_EXCERPTED TEXT_:
This bespeaks a friendly and calm relationship between them, as opposed to the acrimony supposed by those who persecute "Satanists" in the name of God. In "as for myself", the third poem of the sequence, Lucifer clearly states his relative position to creation by beginning the poem with the description of himself as "less snake than angel / less angel than man" (1-2). This shows that he views himself as being more human than anything else. It is interesting that the one who would supposedly try to lead all of mankind into perdition would view himself as being more human than either angel or serpent. He does not understand God or His purpose, and he takes God to task about that in "in my own defense" and "the silence of God is God" – the fourth and sixth poems of the sequence. "in my own defense" has Lucifer telling God of his not understanding either the punishment of Adam and Eve or why he, and not God, chose to follow them out of Eden and be with them. "the silence of God is God" has Lucifer asking God to justify his silence and inaction in the face of the atrocities committed by mankind

The conclusion of the sequence has Lucifer saying that it is only by God and Lucifer’s reaction to God’s plan that he could come to be where and who he was. That he wants to be reconciled to God as he was is shown by his desires stated at the end of each of the last two poems. In the seventh poem, "still there is mercy, there is grace," Lucifer states that he would like to:

curl one day safe and still
beside You
at Your feet, perhaps,
but, amen, Yours. (14-17)

This conclusion shows that, while he has not lost the pride that makes him think that he is worthy of sitting beside God, he is willing to submit in order to remain His. Since the son of the morning was cast out of Heaven for demanding that he be treated as God’s equal, this is quite a concession.

The final poem of the sequence, "…………is God.", has Lucifer explaining that he is imbued not only with a little piece of the tongue of God, but also with the tendency to overuse it. He states the ultimate relationship of himself to God. Since all of existence issued forth from the word of God, the ending of the poem "You kiss my brother mouth. / the rest is silence." (12-13) is quite profound. It implies that when he is joined to God in a kiss, nothing else exists because silence is the absence of the word that created all.

Clifton creates, through all of these poems, a picture of a Lucifer who is recognizable as being truly human. He has human emotions and human motivations. He even sees himself as being more human than anything else. This image of Lucifer causes a reader who has been taught the American cultural description of him to reevaluate their opinion of Lucifer in light of this new perspective. If the personification of all that is evil is, in fact, a human person, then what is evil outside of mankind? The reader is most likely to respond to this question with the response that Lucifer is representative of humanity in its lack of understanding of God and His purpose, and that evil is best defined by humanity because of our lack of understanding. There is no evil except as we misunderstand God’s purpose.

_EXTRACTED DATA_:

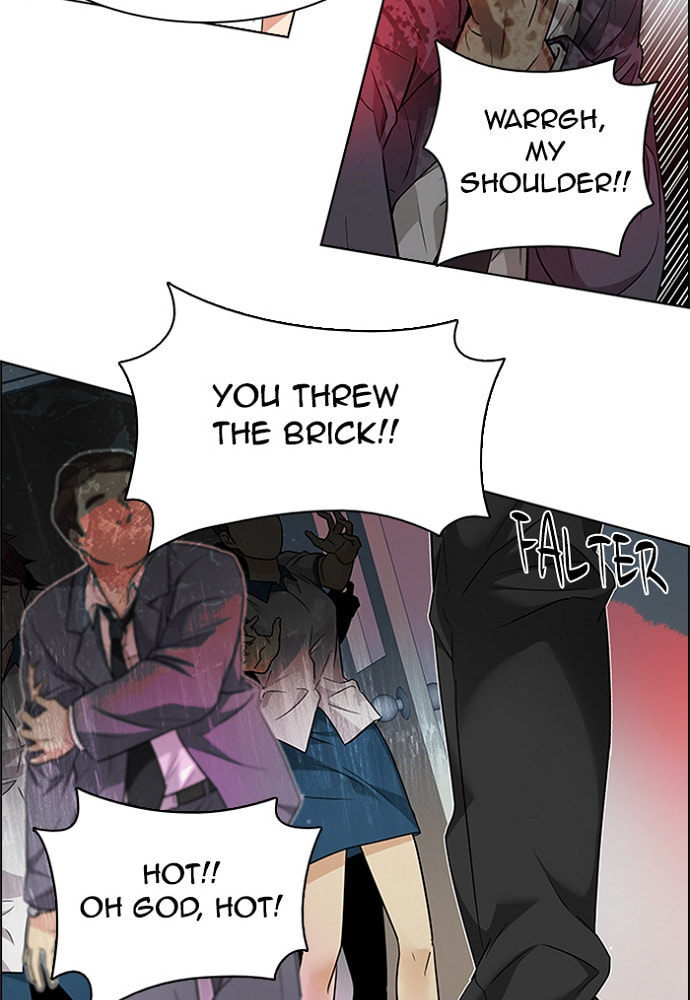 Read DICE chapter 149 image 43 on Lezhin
...
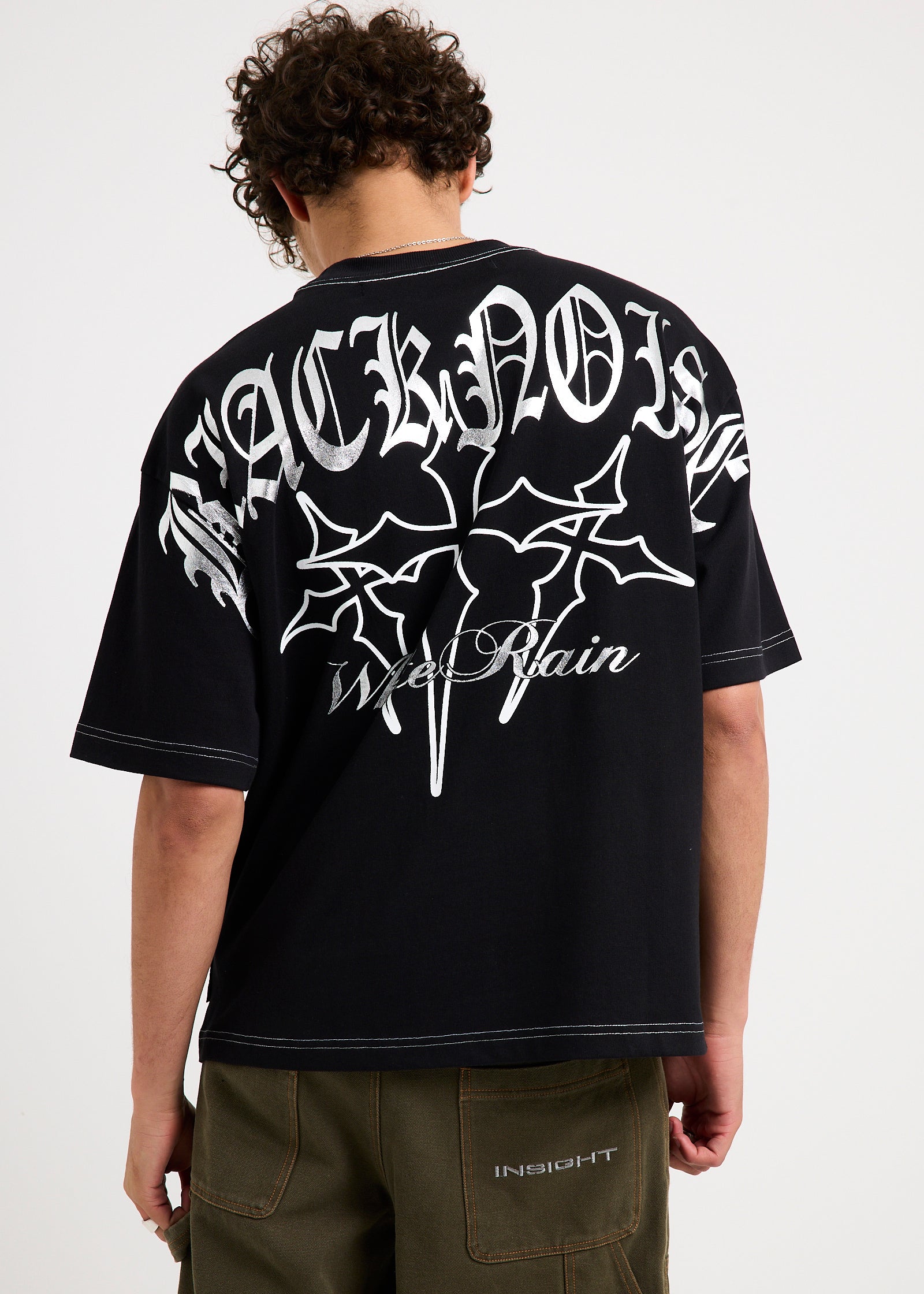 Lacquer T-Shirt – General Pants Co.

_WORK TO BE COMPLETED_: Reproduce the passage of the Lucifer essay above between "This conclusion shows" and "quite a concession.", inclusive.

_RESPONSE TO THIS TASK_:
This conclusion shows that, while he has not lost the pride that makes him think that he is worthy of sitting beside God, he is willing to submit in order to remain His. Since the son of the morning was cast out of Heaven for demanding that he be treated as God’s equal, this is quite a concession.